With husbands who travel frequently, the two women often found themselves at home with something broken. Tenet's first do-it-yourself job was repairing the mortar on her chimney. "I thought I could do it faster myself," she said. "It's held ever since."

Book sales are swell -- bestseller lists, tours and TV appearances. The ladies at Saturday's tea (including, from left, above, Kally Panagos, Maria Mathios and Lula Hios) bought almost 100 copies to support their Greek girlfriend.

"I have to admit I have Greek envy," the Irish Catholic Sussman told the crowd. Sussman's mother taught her that every time she visited a new church, she was entitled to three wishes -- and Sussman already had hers picked out: "Oprah, Oprah, Oprah."

Cosmopolitans, Letting

The Singles Mingle

Hormones still raging at 40? Try and stop them. More than 275 over-40 singles turned up Friday night at the National Press Club ballroom for cocktails, dancing, and . . . well, you know. "The purpose is not to meet someone to get engaged to," said host Charlie Richardson. "It's to dress up and have a wonderful time."

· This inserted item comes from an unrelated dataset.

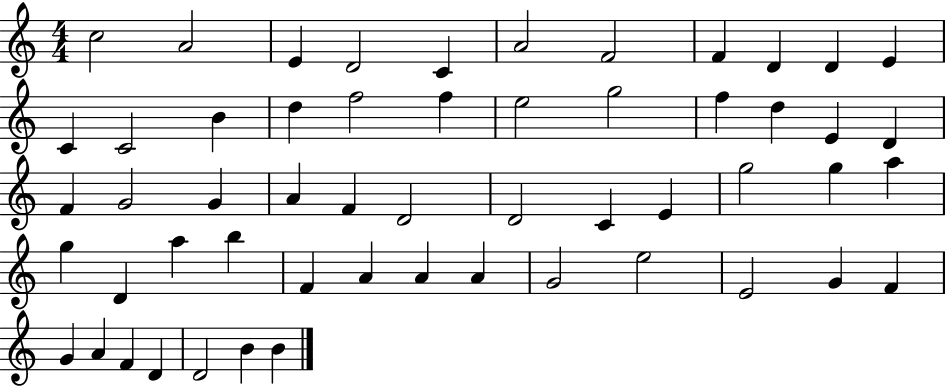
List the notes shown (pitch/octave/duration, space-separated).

C5/h A4/h E4/q D4/h C4/q A4/h F4/h F4/q D4/q D4/q E4/q C4/q C4/h B4/q D5/q F5/h F5/q E5/h G5/h F5/q D5/q E4/q D4/q F4/q G4/h G4/q A4/q F4/q D4/h D4/h C4/q E4/q G5/h G5/q A5/q G5/q D4/q A5/q B5/q F4/q A4/q A4/q A4/q G4/h E5/h E4/h G4/q F4/q G4/q A4/q F4/q D4/q D4/h B4/q B4/q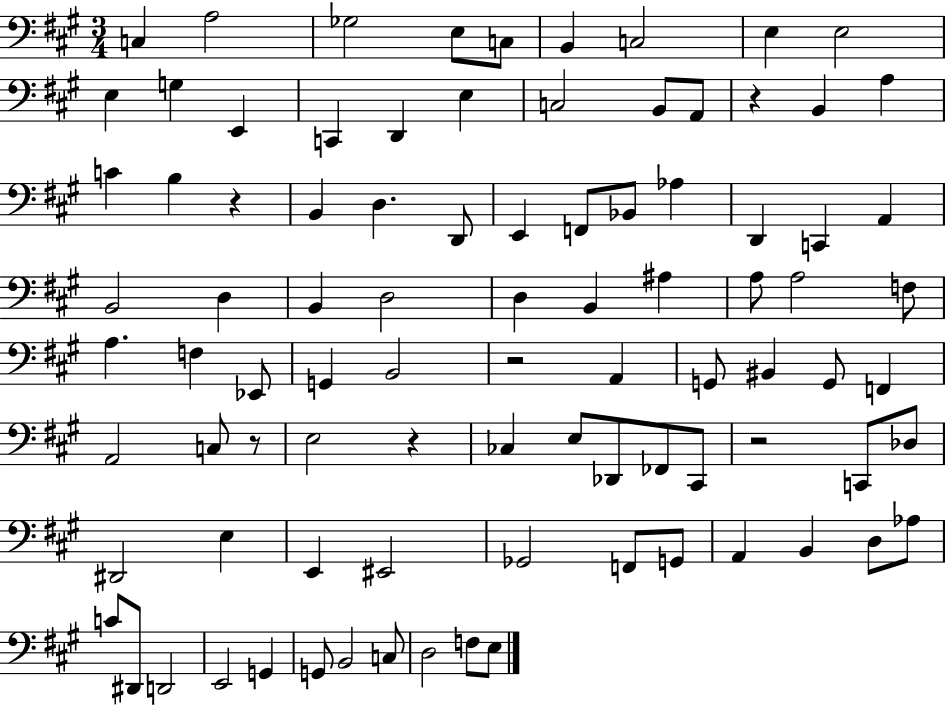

The evening was hosted by the Cosmopolitans, a nonprofit singles group that has raised $100,000 for local charities in the past seven years with these upscale dances. The women outnumbered the men, which made for much flirting but not much fooling around. "It's not a meat market," said Byron Coleman, above with Pat Worth. "Most people are here to have a good time."